O DN contactou o GNS para que explicasse como pode ser ultrapassada esta questão, mas não obteve resposta. Também não foi possível saber se e quando o GNS foi informado da quebra de segurança no SIS.

Segundo a lei, o GNS, que funciona na tutela direta de Maria Manuel Leitão Marques, a ministra "Simplex" da Presidência, devia ter sido "imediatamente" informado quando houve suspeita de que o espião podia ter tido acesso aos documentos NATO para os passar aos russos. É o GNS quem tem de responder à NATO pela segurança dos documentos desta organização.

Extradição pode demorar

Mas há outras questões burocráticas que podem atrasar o processo. O Ministério Público e a PJ admitem que os processos de extradição do espião português e do seu contacto russo poderão demorar vários meses nos tribunais italianos. O regime de cumprimento dos Mandados de Detenção Europeu, emitidos para ambos os suspeitos, são idênticos a Portugal, porém, um procurador do MP disse ao DN que tudo dependerá da forma como correr o processo em Itália, sobretudo se ambos os suspeitos forem representados por advogados capazes de levantar todo o tipo de problemas legais.

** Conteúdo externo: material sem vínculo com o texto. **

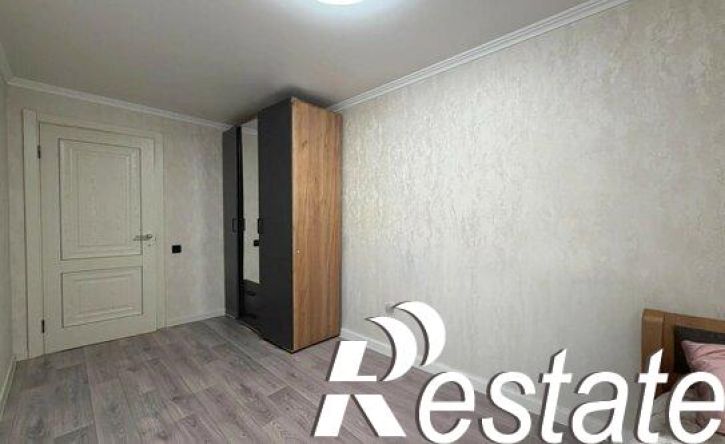 2-комн квартира улица Ашурова, 30А,  д. 30А
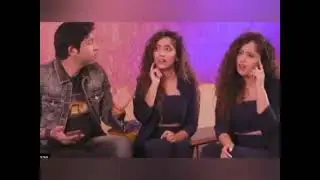 Kapil Sharma show/chinki Minki twin sister comedy seen
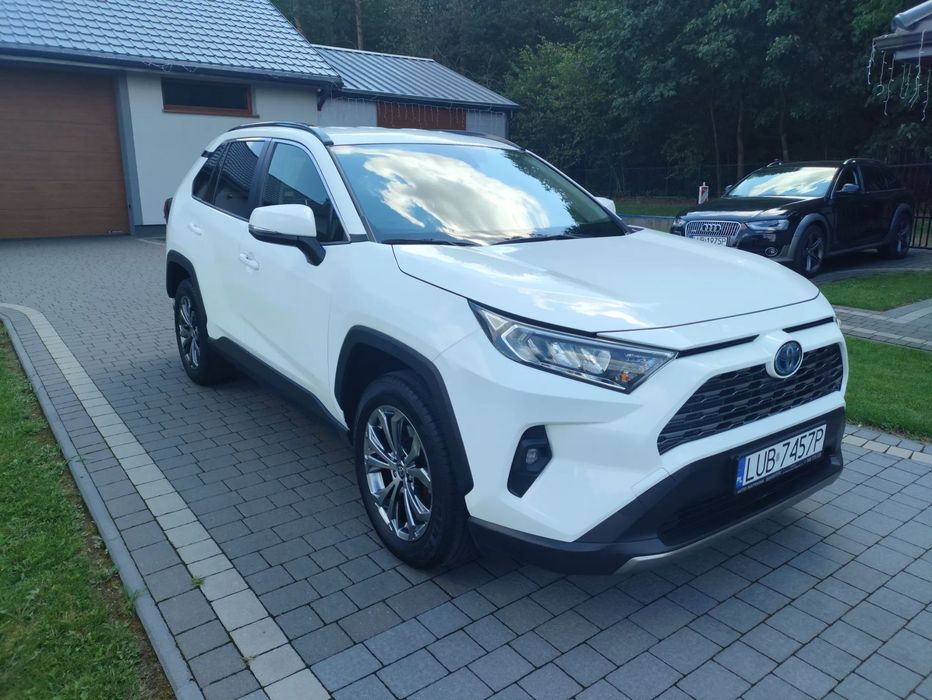 Toyota RAV-4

De acordo com informações recolhidas pelo DN, Frederico Carvalhão Gil e o cidadão russo vão ser ouvidos por um juiz de uma "Corte d"Appello" de Roma, o equivalente a um Tribunal da Relação em Portugal. Depois de lhes terem sido comunicados os factos, os suspeitos dispõem de um prazo para responder e manifestar-se contra o cumprimento do Mandado de Detenção Europeu. Os juízes da "Corte d"Apello", após a resposta, decidirão se estão ou não cumpridos todos os requisitos legais para a "extradição" dos suspeitos para Portugal. Sendo que, desta decisão, os arguidos ainda podem recorrer para a Corte Suprema de Cassazione, o supremo tribunal italiano. No mandado de detenção europeu, os procuradores Vítor Magalhães e João Melo do Departamento Central de Investigação e Ação Penal alegaram que estavam em causa crimes de espionagem, violação do segredo de Estado, corrupção e branqueamento de capitais.

O primeiro-ministro elogiou o "sucesso" da operação e garantiu não haver motivos para preocupação sobre o nível de segurança e a qualidade dos serviços. Foi um caso único", sublinhou Costa.